UMMC also reported that elective, non-emergency appointments were canceled due to the attack.
“Outpatient and ambulatory surgeries/procedures and imaging appointments are canceled and will be rescheduled,” the center said. “Hospital services are continuing for our patients using downtime procedures.”
At a press conference in Jackson, Miss., on Thursday afternoon, LouAnn Woodward, vice chancellor for health affairs and dean of the school of medicine of UMMC, clarified that the attack was a ransomware attack, that the center is in contact with the attackers and that it is working with authorities, including the Federal Bureau of Investigation, the Department of Homeland Security and the Cybersecurity and Infrastructure Security Agency on how to proceed.
“The attackers have communicated to us and we are working with the authorities and specialists on next steps,” Woodward said. “We do not know how long this situation may last.”
Woodward also shared that it was unclear if patient information or payment information was compromised during the attack.
Robert Eikhoff, special agent in charge of the FBI’s Jackson Field Office, was also in attendance at the press conference.
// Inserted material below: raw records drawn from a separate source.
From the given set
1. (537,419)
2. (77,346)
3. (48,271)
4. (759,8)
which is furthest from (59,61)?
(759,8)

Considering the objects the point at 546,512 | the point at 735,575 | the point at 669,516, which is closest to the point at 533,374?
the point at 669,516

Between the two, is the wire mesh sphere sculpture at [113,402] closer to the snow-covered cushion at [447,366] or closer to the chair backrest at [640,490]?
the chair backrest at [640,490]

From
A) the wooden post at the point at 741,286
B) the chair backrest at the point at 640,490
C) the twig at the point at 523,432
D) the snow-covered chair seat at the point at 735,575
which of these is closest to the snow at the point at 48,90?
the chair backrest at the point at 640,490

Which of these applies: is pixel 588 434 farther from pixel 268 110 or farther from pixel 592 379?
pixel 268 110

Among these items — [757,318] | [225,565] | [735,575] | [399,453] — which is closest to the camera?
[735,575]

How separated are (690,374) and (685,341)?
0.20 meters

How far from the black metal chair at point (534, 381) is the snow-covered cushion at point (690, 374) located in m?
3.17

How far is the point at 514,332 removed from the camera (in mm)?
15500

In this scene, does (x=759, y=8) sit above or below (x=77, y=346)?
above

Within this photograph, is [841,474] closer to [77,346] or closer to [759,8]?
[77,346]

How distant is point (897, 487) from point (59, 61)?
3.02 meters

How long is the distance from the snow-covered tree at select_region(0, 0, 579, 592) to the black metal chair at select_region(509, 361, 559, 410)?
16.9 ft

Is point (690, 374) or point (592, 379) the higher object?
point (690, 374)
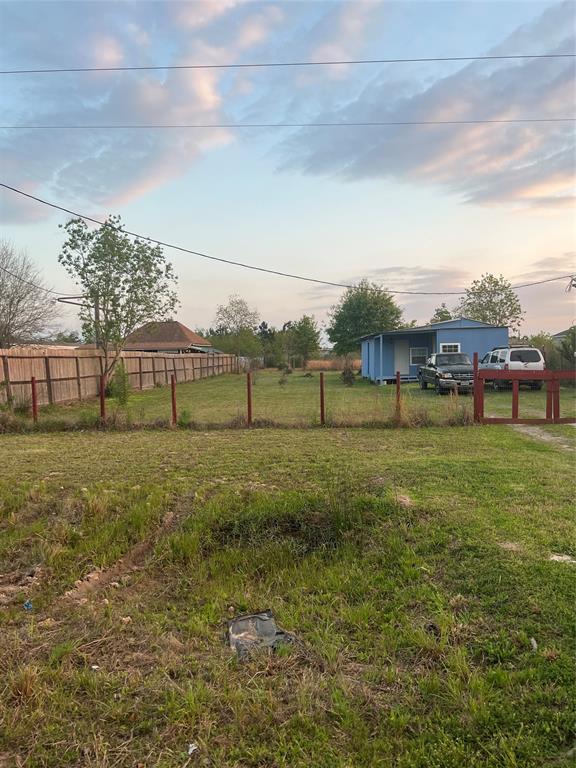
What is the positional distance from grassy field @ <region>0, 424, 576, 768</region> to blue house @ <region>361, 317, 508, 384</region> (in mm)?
16846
“It is too early to communicate what we do and don’t know,” Eikhoff said. “We are in the process of surging resources both locally and nationally into this incident to make sure we are standing alongside UMMC and their vendors as we look to understand the extent of this attack and then the actions we need to take to help them on the path to recovery, with the number one priority being helping them get their systems up and providing services to their patients.”
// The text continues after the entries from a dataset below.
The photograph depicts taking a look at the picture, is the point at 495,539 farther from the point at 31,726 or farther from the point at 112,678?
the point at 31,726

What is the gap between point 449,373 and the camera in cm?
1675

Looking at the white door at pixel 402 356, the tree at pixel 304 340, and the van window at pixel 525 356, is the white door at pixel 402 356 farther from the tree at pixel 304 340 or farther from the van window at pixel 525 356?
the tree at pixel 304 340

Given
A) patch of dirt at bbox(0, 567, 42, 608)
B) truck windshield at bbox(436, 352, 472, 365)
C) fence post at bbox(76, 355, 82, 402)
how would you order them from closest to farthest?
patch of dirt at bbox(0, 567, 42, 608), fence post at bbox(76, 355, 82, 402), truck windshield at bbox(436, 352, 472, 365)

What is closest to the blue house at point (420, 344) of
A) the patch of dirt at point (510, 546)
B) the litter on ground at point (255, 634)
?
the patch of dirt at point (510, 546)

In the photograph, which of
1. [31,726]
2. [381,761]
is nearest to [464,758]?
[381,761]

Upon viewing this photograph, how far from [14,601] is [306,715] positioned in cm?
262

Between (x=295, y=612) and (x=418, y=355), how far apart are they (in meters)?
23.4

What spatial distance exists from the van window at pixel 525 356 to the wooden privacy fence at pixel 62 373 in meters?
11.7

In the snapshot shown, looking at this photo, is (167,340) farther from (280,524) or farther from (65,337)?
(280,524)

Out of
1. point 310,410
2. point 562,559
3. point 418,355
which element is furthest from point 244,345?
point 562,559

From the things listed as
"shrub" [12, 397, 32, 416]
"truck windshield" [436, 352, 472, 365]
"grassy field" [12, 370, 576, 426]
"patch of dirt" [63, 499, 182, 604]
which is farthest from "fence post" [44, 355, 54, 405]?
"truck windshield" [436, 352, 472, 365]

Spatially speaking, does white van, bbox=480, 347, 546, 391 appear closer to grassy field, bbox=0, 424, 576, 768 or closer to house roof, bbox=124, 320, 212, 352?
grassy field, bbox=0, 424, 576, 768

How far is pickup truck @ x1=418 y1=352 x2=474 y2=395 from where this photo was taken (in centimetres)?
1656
The center also clarified that they would not handle elective procedures Thursday, meaning operations scheduled in advance or that do not require emergency or urgent medical care.
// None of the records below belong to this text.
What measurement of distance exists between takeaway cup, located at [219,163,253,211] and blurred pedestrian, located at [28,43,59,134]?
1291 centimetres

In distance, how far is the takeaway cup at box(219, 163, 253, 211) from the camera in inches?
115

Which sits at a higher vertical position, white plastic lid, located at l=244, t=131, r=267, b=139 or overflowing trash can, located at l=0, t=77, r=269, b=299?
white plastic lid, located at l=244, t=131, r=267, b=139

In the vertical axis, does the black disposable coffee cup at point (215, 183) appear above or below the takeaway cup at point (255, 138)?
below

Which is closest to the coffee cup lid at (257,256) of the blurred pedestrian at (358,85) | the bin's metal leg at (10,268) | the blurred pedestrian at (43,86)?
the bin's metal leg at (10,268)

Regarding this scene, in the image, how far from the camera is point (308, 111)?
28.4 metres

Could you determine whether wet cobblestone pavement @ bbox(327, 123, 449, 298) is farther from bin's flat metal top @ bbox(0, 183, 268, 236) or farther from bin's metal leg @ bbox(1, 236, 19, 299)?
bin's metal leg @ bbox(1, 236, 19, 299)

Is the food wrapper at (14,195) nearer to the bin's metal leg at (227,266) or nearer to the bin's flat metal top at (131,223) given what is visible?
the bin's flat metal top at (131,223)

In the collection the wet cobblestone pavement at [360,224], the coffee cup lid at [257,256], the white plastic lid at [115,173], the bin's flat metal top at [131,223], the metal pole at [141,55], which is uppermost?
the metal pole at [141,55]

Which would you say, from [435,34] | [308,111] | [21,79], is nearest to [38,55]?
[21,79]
“We are just trying to minimize the amount of operational turbulence that there is by doing elective things,” Dr. Alan Jones, associate vice chancellor for health affairs at UMMC, said.
Emergency patient care and UMMC class instruction remains unchanged, the center clarified.
“Patients in our hospital and our emergency department are being cared for. Clinical equipment and operations remain functional,” Woodward said. “We are using our downtime procedures. For our students, in-person classes will continue as scheduled.”
Jones also added that the center has worked without emergency medical records before, as scheduled downtimes for maintenance or software updates are common.
“We have downtime procedures, so we know how to take care of patients without EMR and I can assure you that at the point of care, all of our processes are intact,” Jones said. “All of our equipment works. All of our patients are being taken care of safely. There will be no patient impact as a result of this downtime.”
Jones also clarified that Mississippi MED-COM, the emergency communications system of UMMC, remains operational, and that it is designed to function independently from the center.
University Health Services, which provides health services for students and faculty at the UM campus in Oxford, was not affected by the attack.
UMMC officials said that more information will be released as it becomes available.